[Information supplied]
- - -
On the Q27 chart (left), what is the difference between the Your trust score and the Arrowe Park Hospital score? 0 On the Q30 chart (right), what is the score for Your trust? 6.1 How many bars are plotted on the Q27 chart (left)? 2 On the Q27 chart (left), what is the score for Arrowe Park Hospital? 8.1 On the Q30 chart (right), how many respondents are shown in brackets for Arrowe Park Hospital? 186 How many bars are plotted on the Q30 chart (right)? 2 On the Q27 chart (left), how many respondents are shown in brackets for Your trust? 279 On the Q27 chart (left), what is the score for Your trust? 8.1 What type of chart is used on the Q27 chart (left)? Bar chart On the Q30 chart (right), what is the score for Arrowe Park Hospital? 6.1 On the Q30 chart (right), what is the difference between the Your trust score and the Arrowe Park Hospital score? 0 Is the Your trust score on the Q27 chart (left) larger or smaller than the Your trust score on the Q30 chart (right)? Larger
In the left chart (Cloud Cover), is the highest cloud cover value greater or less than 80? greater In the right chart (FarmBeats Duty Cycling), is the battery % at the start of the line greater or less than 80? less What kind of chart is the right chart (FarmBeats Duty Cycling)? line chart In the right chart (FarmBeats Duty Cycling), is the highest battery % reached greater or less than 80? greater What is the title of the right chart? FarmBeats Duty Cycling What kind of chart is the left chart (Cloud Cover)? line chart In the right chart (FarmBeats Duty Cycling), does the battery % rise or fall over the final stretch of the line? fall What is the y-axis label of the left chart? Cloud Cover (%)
- - -
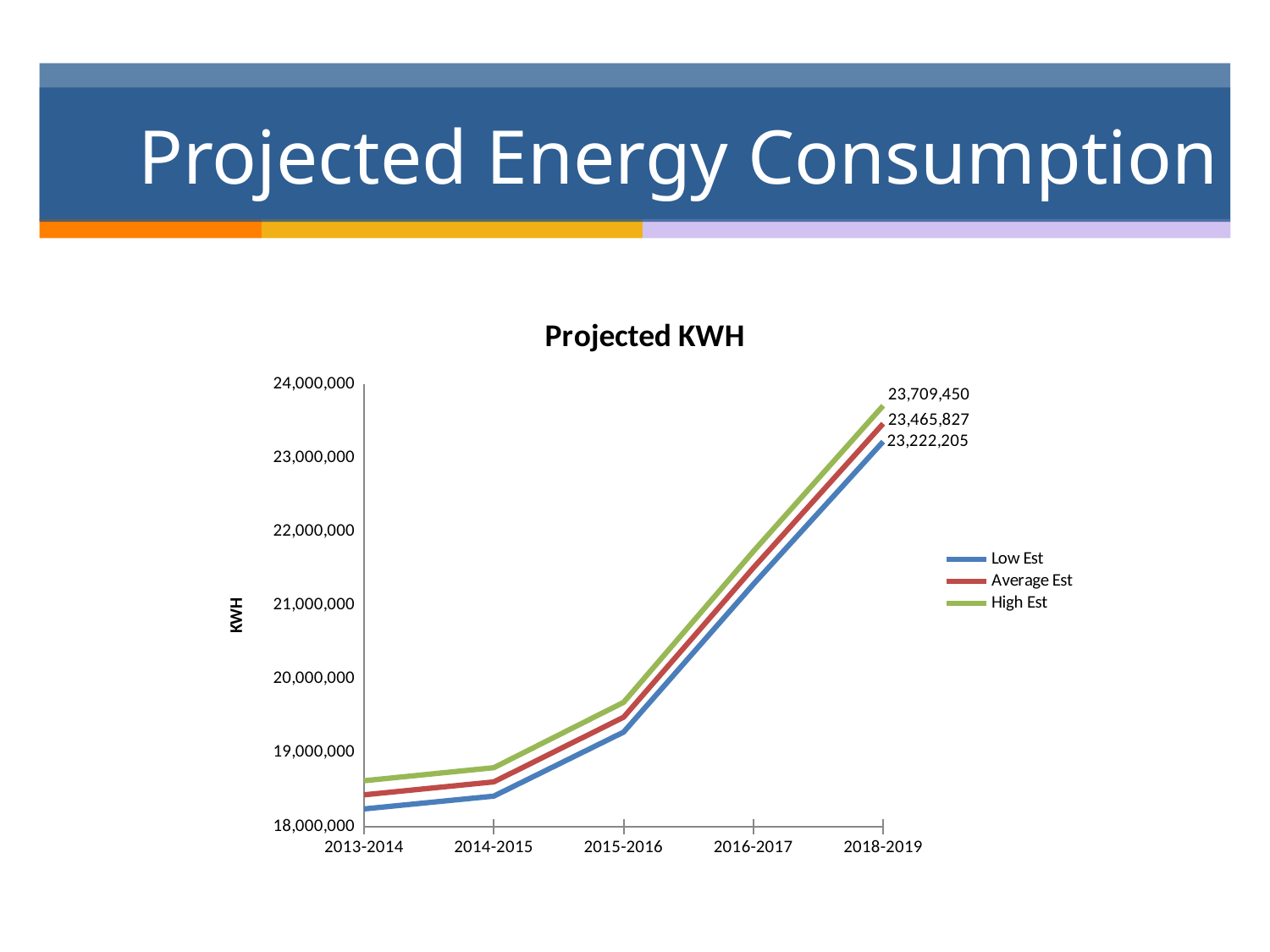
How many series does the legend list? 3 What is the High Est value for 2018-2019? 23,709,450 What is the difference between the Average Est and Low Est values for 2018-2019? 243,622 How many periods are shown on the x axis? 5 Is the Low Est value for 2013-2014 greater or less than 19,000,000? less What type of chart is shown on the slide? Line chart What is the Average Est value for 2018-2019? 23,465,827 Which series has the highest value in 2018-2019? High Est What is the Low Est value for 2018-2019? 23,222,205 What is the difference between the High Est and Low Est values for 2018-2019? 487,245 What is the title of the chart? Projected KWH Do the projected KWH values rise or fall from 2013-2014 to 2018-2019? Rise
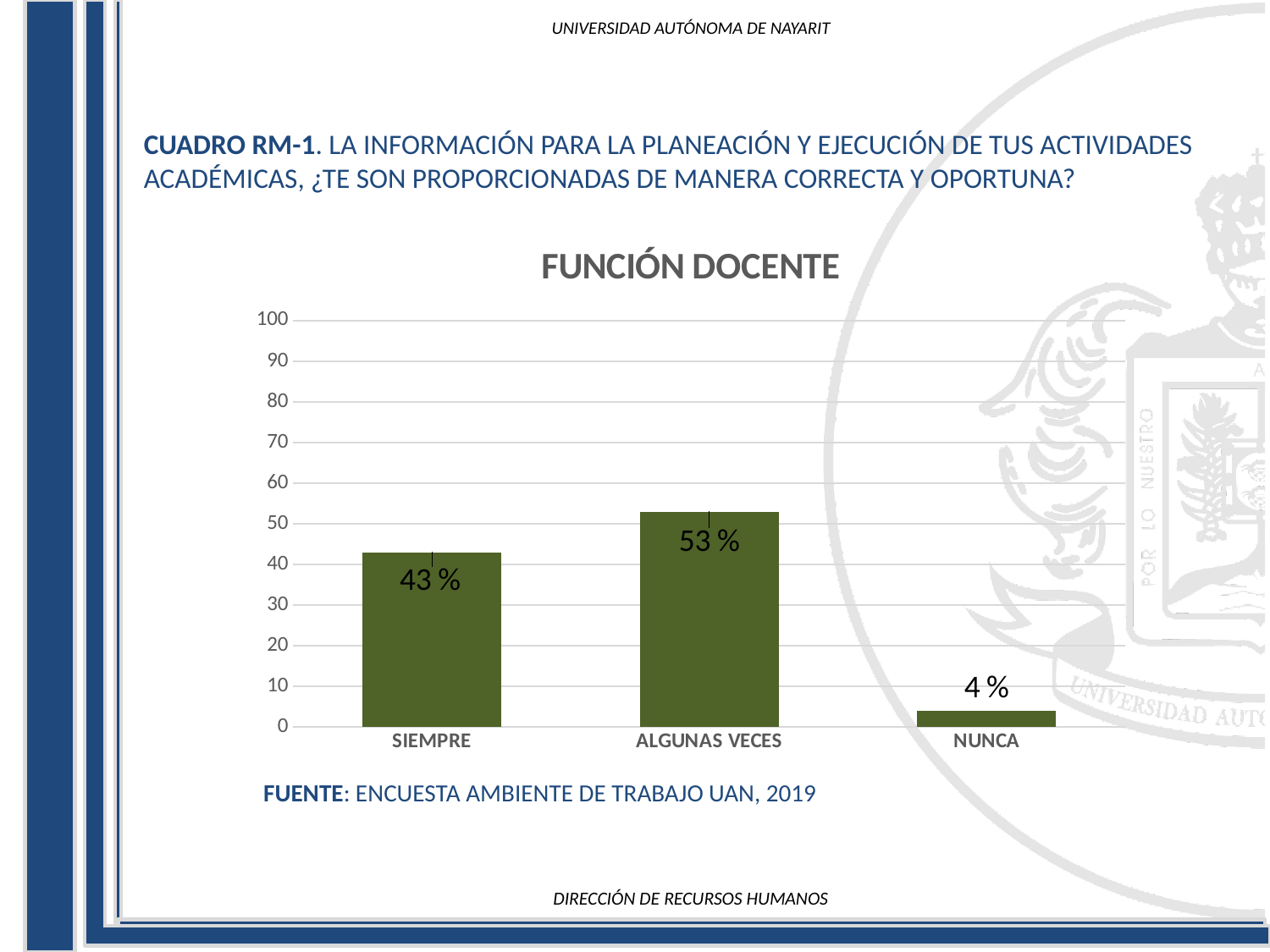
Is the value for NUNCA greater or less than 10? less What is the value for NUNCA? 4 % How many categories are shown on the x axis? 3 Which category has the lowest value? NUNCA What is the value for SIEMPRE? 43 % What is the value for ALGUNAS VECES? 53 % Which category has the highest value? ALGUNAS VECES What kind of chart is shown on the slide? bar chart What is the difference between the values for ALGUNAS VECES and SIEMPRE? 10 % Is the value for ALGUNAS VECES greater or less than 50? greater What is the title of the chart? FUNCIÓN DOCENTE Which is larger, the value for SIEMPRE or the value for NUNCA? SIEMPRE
- - -
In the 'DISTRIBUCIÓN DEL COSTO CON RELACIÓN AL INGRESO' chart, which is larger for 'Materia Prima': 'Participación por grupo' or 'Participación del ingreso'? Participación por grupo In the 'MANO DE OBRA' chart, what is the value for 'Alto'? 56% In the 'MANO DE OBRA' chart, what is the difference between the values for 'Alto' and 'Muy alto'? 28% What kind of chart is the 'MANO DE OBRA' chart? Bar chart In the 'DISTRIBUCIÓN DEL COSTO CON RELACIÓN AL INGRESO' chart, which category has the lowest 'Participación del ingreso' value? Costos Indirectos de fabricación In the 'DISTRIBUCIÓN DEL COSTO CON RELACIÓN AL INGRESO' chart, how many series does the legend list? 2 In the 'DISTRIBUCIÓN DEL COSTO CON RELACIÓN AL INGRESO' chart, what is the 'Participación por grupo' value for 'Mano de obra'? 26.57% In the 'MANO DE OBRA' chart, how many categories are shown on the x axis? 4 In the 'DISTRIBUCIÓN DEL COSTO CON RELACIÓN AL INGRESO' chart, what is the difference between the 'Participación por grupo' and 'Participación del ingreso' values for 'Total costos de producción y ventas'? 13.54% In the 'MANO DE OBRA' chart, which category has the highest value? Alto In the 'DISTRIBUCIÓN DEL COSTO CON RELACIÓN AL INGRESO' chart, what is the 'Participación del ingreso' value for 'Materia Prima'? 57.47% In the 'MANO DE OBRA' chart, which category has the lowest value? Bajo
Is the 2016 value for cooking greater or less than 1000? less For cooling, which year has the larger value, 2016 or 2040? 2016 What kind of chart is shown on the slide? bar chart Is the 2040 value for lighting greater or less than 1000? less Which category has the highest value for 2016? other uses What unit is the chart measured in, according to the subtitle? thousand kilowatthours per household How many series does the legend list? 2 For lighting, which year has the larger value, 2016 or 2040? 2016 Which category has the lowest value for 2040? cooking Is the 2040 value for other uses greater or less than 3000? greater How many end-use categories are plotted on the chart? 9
- - -
[Exercise directions]
Format everything in the listing from the line containing "How many series does the legend list? 3" down to the line containing "Is the value for NUNCA greater", both included, as a JSON list of strings with one string per line and blank lines omitted. Leave the pictures out of the list.

[Response to the exercise]
[
  "How many series does the legend list? 3 What is the High Est value for 2018-2019? 23,709,450 What is the difference between the Average Est and Low Est values for 2018-2019? 243,622 How many periods are shown on the x axis? 5 Is the Low Est value for 2013-2014 greater or less than 19,000,000? less What type of chart is shown on the slide? Line chart What is the Average Est value for 2018-2019? 23,465,827 Which series has the highest value in 2018-2019? High Est What is the Low Est value for 2018-2019? 23,222,205 What is the difference between the High Est and Low Est values for 2018-2019? 487,245 What is the title of the chart? Projected KWH Do the projected KWH values rise or fall from 2013-2014 to 2018-2019? Rise",
  "Is the value for NUNCA greater or less than 10? less What is the value for NUNCA? 4 % How many categories are shown on the x axis? 3 Which category has the lowest value? NUNCA What is the value for SIEMPRE? 43 % What is the value for ALGUNAS VECES? 53 % Which category has the highest value? ALGUNAS VECES What kind of chart is shown on the slide? bar chart What is the difference between the values for ALGUNAS VECES and SIEMPRE? 10 % Is the value for ALGUNAS VECES greater or less than 50? greater What is the title of the chart? FUNCIÓN DOCENTE Which is larger, the value for SIEMPRE or the value for NUNCA? SIEMPRE"
]